**Records for the exercise:**
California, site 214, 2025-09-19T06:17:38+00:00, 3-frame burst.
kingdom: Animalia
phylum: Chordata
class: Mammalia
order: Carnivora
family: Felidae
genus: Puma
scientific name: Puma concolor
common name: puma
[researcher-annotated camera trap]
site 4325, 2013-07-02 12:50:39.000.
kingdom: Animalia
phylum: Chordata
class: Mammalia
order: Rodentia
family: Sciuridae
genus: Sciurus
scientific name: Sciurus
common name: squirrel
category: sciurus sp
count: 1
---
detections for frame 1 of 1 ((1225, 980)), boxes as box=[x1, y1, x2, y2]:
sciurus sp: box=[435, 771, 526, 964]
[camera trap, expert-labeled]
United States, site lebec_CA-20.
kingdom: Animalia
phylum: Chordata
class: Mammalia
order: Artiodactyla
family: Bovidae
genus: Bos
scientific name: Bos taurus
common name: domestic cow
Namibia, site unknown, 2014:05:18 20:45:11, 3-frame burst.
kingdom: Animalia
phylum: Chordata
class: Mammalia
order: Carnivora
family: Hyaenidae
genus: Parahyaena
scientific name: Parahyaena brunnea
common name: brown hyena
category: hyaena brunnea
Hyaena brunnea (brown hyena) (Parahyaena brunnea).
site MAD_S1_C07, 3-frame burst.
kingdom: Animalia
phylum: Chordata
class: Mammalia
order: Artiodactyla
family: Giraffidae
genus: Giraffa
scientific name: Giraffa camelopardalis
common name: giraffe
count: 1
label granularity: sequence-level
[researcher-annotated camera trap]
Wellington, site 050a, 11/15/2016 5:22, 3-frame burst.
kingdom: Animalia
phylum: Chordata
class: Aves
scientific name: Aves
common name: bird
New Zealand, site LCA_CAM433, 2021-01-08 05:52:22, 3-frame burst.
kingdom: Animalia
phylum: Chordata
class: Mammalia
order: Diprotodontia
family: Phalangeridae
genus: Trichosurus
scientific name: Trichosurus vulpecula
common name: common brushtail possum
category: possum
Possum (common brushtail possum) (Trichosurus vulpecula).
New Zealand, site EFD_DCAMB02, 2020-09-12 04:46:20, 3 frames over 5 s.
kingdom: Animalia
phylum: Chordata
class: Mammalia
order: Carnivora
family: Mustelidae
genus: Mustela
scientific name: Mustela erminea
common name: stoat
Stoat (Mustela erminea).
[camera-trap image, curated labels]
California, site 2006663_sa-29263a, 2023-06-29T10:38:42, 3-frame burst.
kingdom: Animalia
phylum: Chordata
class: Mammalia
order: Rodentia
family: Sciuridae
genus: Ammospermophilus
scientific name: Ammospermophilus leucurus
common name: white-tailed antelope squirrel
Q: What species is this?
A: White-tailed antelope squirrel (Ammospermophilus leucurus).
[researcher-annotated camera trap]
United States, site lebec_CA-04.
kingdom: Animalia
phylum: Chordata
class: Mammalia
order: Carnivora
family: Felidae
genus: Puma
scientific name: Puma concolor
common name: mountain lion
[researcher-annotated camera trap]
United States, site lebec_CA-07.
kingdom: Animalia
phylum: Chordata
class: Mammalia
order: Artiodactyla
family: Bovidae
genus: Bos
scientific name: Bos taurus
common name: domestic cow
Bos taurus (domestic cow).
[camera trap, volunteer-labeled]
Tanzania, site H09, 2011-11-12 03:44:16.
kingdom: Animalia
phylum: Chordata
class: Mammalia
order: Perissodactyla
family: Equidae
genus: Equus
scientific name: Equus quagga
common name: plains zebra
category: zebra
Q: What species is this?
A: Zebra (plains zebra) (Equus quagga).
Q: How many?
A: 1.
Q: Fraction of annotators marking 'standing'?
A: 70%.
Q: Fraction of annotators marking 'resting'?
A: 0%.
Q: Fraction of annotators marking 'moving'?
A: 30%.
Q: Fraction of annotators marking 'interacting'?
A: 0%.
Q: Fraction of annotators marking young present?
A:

**What you should do:** All of the records need to be transcribed exactly.

**Solution for this problem:**
California, site 214, 2025-09-19T06:17:38+00:00, 3-frame burst.
kingdom: Animalia
phylum: Chordata
class: Mammalia
order: Carnivora
family: Felidae
genus: Puma
scientific name: Puma concolor
common name: puma
[researcher-annotated camera trap]
site 4325, 2013-07-02 12:50:39.000.
kingdom: Animalia
phylum: Chordata
class: Mammalia
order: Rodentia
family: Sciuridae
genus: Sciurus
scientific name: Sciurus
common name: squirrel
category: sciurus sp
count: 1
---
detections for frame 1 of 1 ((1225, 980)), boxes as box=[x1, y1, x2, y2]:
sciurus sp: box=[435, 771, 526, 964]
[camera trap, expert-labeled]
United States, site lebec_CA-20.
kingdom: Animalia
phylum: Chordata
class: Mammalia
order: Artiodactyla
family: Bovidae
genus: Bos
scientific name: Bos taurus
common name: domestic cow
Namibia, site unknown, 2014:05:18 20:45:11, 3-frame burst.
kingdom: Animalia
phylum: Chordata
class: Mammalia
order: Carnivora
family: Hyaenidae
genus: Parahyaena
scientific name: Parahyaena brunnea
common name: brown hyena
category: hyaena brunnea
Hyaena brunnea (brown hyena) (Parahyaena brunnea).
site MAD_S1_C07, 3-frame burst.
kingdom: Animalia
phylum: Chordata
class: Mammalia
order: Artiodactyla
family: Giraffidae
genus: Giraffa
scientific name: Giraffa camelopardalis
common name: giraffe
count: 1
label granularity: sequence-level
[researcher-annotated camera trap]
Wellington, site 050a, 11/15/2016 5:22, 3-frame burst.
kingdom: Animalia
phylum: Chordata
class: Aves
scientific name: Aves
common name: bird
New Zealand, site LCA_CAM433, 2021-01-08 05:52:22, 3-frame burst.
kingdom: Animalia
phylum: Chordata
class: Mammalia
order: Diprotodontia
family: Phalangeridae
genus: Trichosurus
scientific name: Trichosurus vulpecula
common name: common brushtail possum
category: possum
Possum (common brushtail possum) (Trichosurus vulpecula).
New Zealand, site EFD_DCAMB02, 2020-09-12 04:46:20, 3 frames over 5 s.
kingdom: Animalia
phylum: Chordata
class: Mammalia
order: Carnivora
family: Mustelidae
genus: Mustela
scientific name: Mustela erminea
common name: stoat
Stoat (Mustela erminea).
[camera-trap image, curated labels]
California, site 2006663_sa-29263a, 2023-06-29T10:38:42, 3-frame burst.
kingdom: Animalia
phylum: Chordata
class: Mammalia
order: Rodentia
family: Sciuridae
genus: Ammospermophilus
scientific name: Ammospermophilus leucurus
common name: white-tailed antelope squirrel
Q: What species is this?
A: White-tailed antelope squirrel (Ammospermophilus leucurus).
[researcher-annotated camera trap]
United States, site lebec_CA-04.
kingdom: Animalia
phylum: Chordata
class: Mammalia
order: Carnivora
family: Felidae
genus: Puma
scientific name: Puma concolor
common name: mountain lion
[researcher-annotated camera trap]
United States, site lebec_CA-07.
kingdom: Animalia
phylum: Chordata
class: Mammalia
order: Artiodactyla
family: Bovidae
genus: Bos
scientific name: Bos taurus
common name: domestic cow
Bos taurus (domestic cow).
[camera trap, volunteer-labeled]
Tanzania, site H09, 2011-11-12 03:44:16.
kingdom: Animalia
phylum: Chordata
class: Mammalia
order: Perissodactyla
family: Equidae
genus: Equus
scientific name: Equus quagga
common name: plains zebra
category: zebra
Q: What species is this?
A: Zebra (plains zebra) (Equus quagga).
Q: How many?
A: 1.
Q: Fraction of annotators marking 'standing'?
A: 70%.
Q: Fraction of annotators marking 'resting'?
A: 0%.
Q: Fraction of annotators marking 'moving'?
A: 30%.
Q: Fraction of annotators marking 'interacting'?
A: 0%.
Q: Fraction of annotators marking young present?
A:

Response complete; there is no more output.